FIG. 3 is a partially cutaway perspective view of yet another preferred embodiment of the present invention.

In this embodiment, the joint part of the radome member 3 and the structural member 2 are
The only difference from the embodiment shown in FIG. 2 is the shape of the contact surface. That is, the joint portion of the radome member 3 is fitted into a deep annular groove provided in the structural member 2. Since the dielectric joint is reinforced with metal from the outside, it has high mechanical strength.

FIG. 4 is a partially cut away perspective view of yet another preferred embodiment of the present invention.

This embodiment also differs from the embodiment shown in FIG. 2 only in the shape of the joint E of the radome member 3 and the contact surface of the structural member 2.

An annular flange is provided on the radome coupling portion E, and the annular flange is fixed to the structural member 2 with an annular attachment member 6, thereby fixing the radome member 3 to the structural member 2.

g0 Effects of the Invention Since the junction has a structure that absorbs radio waves, the attenuation rate of electromagnetic waves in the transmission line is large. The junction thus acts as a terminator. As a result, the amplitude of the standing wave existing at the junction, which is an element that disturbs the antenna pattern, is reduced, and the disturbance of the antenna pattern is reduced.

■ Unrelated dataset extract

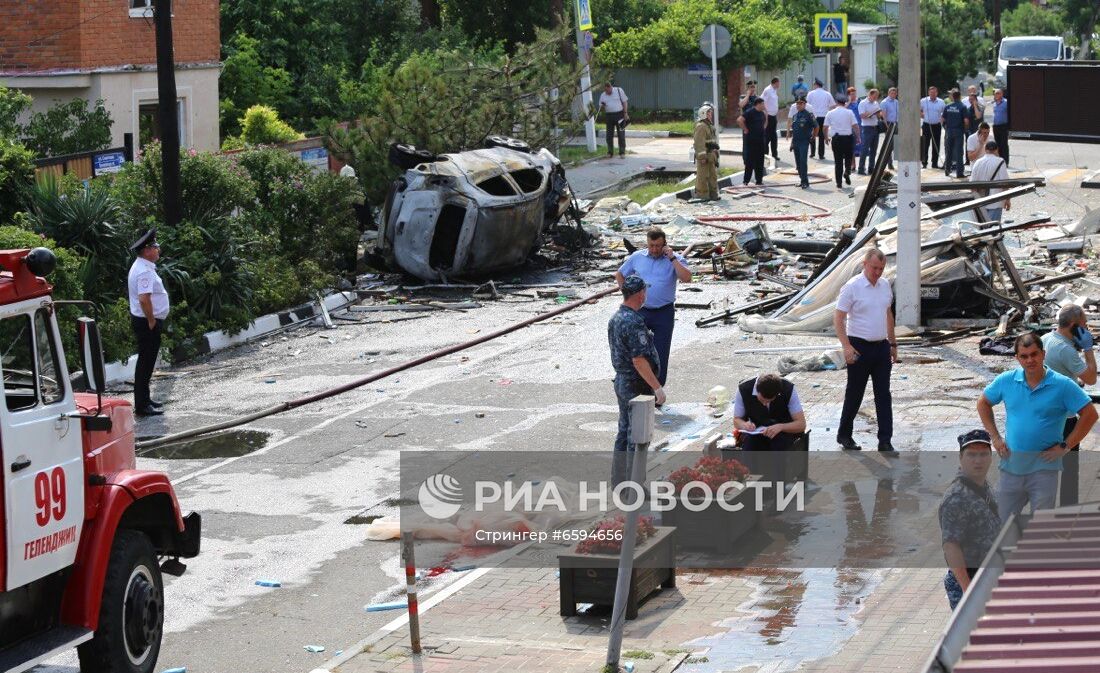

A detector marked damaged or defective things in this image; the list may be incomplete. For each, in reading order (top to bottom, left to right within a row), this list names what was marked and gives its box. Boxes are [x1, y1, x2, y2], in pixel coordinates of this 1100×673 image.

[Brief explanation of the drawing]

1 to 4 are partially cutaway perspective views of a preferred embodiment of an antenna equipped with a radome according to the present invention, FIG. 5 is an example of the directivity characteristics of an antenna without a radome, and FIG. 6 is an antenna equipped with a radome. FIG. 7 is a partially cutaway perspective view of an antenna having a radome according to the prior art. DESCRIPTION OF SYMBOLS 1... Antenna element, 2... Structural member, 2a... Cylindrical part, 3... Radome member, 3a... Portion of the radome through which radio waves pass, 3b...
Junction of radome, 4... Radiation surface of antenna element, 5... Induced current flowing through structural member, 6... Annular shoulder, 7... Mounting member. Figure 5 Figure 6 Figure 7

Claims (3)

[Claims] (1) A radome member made of a dielectric material to protect the antenna element from external space, and a radome member made of metal that supports the antenna element at the center and is joined around the antenna element to support the radome member. In the radome, the portion of the radome member through which radio waves are transmitted is made of a material through which electromagnetic waves of the frequency are transmitted, and the joint portion of the radome member with the structural member has a structure that absorbs radio waves. A radome featuring: (2) The radome according to claim 1, wherein the structure for absorbing radio waves is a radio wave absorber in contact with a structural member. (3) The radome according to claim 1, wherein the radio wave absorbing structure has radio wave absorber powder dispersed in the joint portion.